* Begin Stored records *

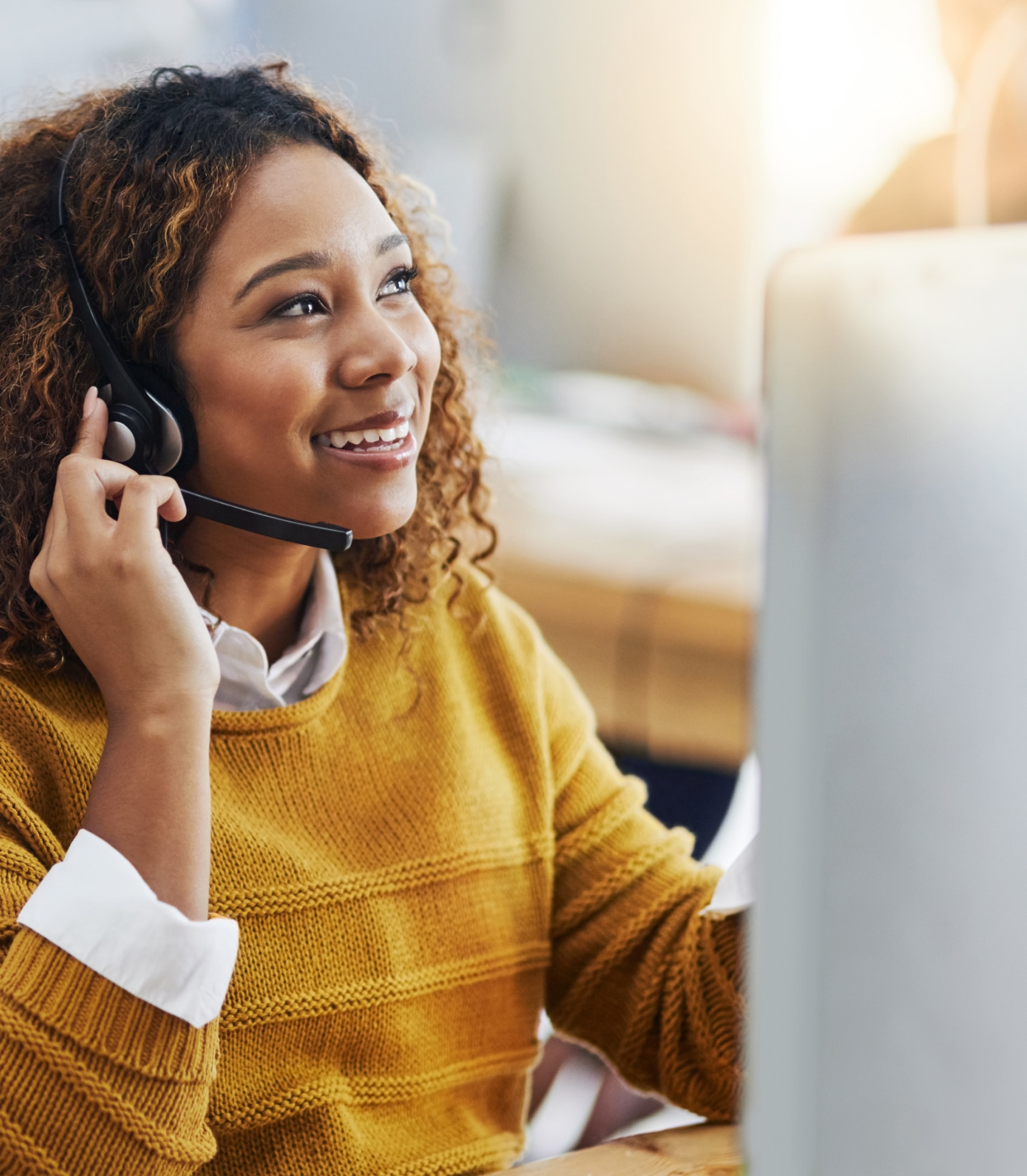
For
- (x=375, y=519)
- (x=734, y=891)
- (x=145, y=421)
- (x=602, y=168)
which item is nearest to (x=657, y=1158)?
(x=734, y=891)

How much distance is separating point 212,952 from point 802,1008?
1.31ft

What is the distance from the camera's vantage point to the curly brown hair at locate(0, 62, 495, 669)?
2.55 ft

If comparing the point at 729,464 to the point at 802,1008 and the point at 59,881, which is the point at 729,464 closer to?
the point at 59,881

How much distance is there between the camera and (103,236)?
31.2 inches

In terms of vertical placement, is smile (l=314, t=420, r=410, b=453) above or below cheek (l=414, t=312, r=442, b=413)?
below

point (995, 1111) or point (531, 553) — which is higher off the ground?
point (995, 1111)

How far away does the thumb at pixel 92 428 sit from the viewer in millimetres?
767

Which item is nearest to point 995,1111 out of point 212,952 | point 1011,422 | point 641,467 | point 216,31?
point 1011,422

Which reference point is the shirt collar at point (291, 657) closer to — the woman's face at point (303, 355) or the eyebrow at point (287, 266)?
the woman's face at point (303, 355)

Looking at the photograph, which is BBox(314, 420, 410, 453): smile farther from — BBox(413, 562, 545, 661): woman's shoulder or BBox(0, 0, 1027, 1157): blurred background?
BBox(0, 0, 1027, 1157): blurred background

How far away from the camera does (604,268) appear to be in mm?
3844

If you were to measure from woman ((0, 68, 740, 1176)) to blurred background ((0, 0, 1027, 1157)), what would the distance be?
1818 millimetres

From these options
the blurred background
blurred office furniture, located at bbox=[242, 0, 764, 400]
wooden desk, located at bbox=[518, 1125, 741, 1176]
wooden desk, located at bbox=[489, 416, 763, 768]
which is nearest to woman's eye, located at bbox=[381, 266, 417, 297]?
wooden desk, located at bbox=[518, 1125, 741, 1176]

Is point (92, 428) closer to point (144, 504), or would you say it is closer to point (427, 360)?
point (144, 504)
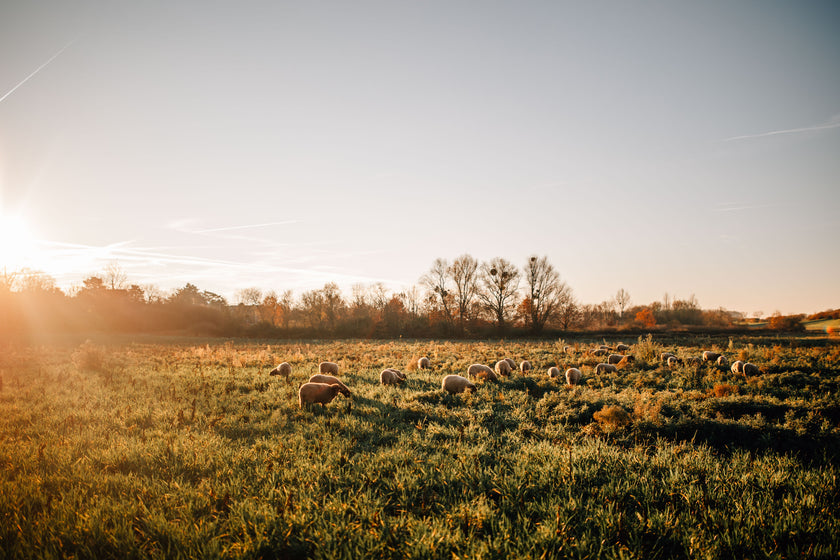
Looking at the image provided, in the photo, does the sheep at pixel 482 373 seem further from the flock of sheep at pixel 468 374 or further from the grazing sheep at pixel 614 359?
the grazing sheep at pixel 614 359

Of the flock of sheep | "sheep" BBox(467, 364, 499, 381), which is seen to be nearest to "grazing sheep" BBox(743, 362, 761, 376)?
the flock of sheep

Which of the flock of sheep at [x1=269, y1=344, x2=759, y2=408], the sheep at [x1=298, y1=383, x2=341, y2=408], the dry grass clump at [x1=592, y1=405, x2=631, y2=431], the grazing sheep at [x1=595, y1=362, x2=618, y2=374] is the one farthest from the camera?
the grazing sheep at [x1=595, y1=362, x2=618, y2=374]

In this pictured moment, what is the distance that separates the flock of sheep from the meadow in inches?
19.1

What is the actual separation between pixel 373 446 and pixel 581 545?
147 inches

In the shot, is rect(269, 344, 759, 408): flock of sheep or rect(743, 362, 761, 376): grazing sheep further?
rect(743, 362, 761, 376): grazing sheep

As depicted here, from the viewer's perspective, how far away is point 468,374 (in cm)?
1278

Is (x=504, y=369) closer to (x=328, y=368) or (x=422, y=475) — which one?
(x=328, y=368)

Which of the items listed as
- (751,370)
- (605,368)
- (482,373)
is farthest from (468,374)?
(751,370)

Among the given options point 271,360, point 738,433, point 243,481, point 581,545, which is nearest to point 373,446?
point 243,481

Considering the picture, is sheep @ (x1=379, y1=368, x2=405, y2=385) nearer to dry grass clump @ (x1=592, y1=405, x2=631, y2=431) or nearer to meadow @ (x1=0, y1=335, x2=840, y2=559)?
meadow @ (x1=0, y1=335, x2=840, y2=559)

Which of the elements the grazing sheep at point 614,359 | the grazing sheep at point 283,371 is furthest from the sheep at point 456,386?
the grazing sheep at point 614,359

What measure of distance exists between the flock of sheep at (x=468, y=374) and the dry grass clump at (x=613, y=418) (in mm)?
3537

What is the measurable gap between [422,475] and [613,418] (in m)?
4.90

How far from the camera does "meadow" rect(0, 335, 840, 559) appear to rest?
11.3 ft
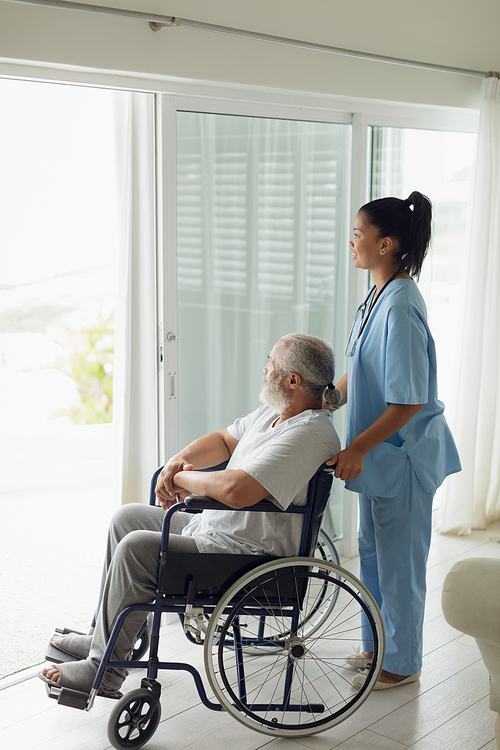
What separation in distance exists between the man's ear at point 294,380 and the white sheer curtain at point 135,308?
887mm

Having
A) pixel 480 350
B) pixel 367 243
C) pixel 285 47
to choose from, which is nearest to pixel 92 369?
pixel 480 350

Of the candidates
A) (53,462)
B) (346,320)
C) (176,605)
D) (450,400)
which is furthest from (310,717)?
(53,462)

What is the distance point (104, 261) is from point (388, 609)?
3.61 m

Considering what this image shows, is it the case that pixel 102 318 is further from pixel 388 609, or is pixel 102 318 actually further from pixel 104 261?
pixel 388 609

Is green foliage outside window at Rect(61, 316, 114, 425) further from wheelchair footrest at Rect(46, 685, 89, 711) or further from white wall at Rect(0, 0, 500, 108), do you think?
wheelchair footrest at Rect(46, 685, 89, 711)

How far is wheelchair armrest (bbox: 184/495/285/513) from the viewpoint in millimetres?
1741

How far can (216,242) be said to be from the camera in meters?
2.68

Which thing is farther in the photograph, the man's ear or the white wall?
the white wall

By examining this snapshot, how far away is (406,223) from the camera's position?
212 centimetres

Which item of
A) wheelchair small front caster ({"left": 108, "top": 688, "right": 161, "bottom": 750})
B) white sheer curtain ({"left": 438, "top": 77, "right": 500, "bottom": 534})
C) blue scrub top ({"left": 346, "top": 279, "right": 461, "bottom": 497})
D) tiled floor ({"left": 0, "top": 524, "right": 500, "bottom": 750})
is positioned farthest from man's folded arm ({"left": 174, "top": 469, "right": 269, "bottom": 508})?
white sheer curtain ({"left": 438, "top": 77, "right": 500, "bottom": 534})

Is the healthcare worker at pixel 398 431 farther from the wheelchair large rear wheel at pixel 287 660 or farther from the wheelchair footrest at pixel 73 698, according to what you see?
the wheelchair footrest at pixel 73 698

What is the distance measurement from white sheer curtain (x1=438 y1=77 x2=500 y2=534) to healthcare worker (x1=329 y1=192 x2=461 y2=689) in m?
1.23

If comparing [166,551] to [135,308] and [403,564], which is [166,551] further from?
[135,308]

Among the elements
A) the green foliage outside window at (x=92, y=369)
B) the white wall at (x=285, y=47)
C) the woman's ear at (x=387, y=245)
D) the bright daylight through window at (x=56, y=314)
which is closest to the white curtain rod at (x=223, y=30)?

* End Stored records *

» **Your instructions**: From the line with "What is the distance measurement" to the last line of the material, give every line again exactly, and only those lines.

» **Output of the exercise**:
What is the distance measurement from white sheer curtain (x1=438 y1=77 x2=500 y2=534) to healthcare worker (x1=329 y1=192 x2=461 y2=689) in m?
1.23

If comparing [166,551] to [135,308] and [403,564], which is [166,551] further from?
[135,308]

Among the elements
A) the green foliage outside window at (x=92, y=369)
B) the white wall at (x=285, y=47)
C) the woman's ear at (x=387, y=245)
D) the bright daylight through window at (x=56, y=314)
which is closest to the white curtain rod at (x=223, y=30)?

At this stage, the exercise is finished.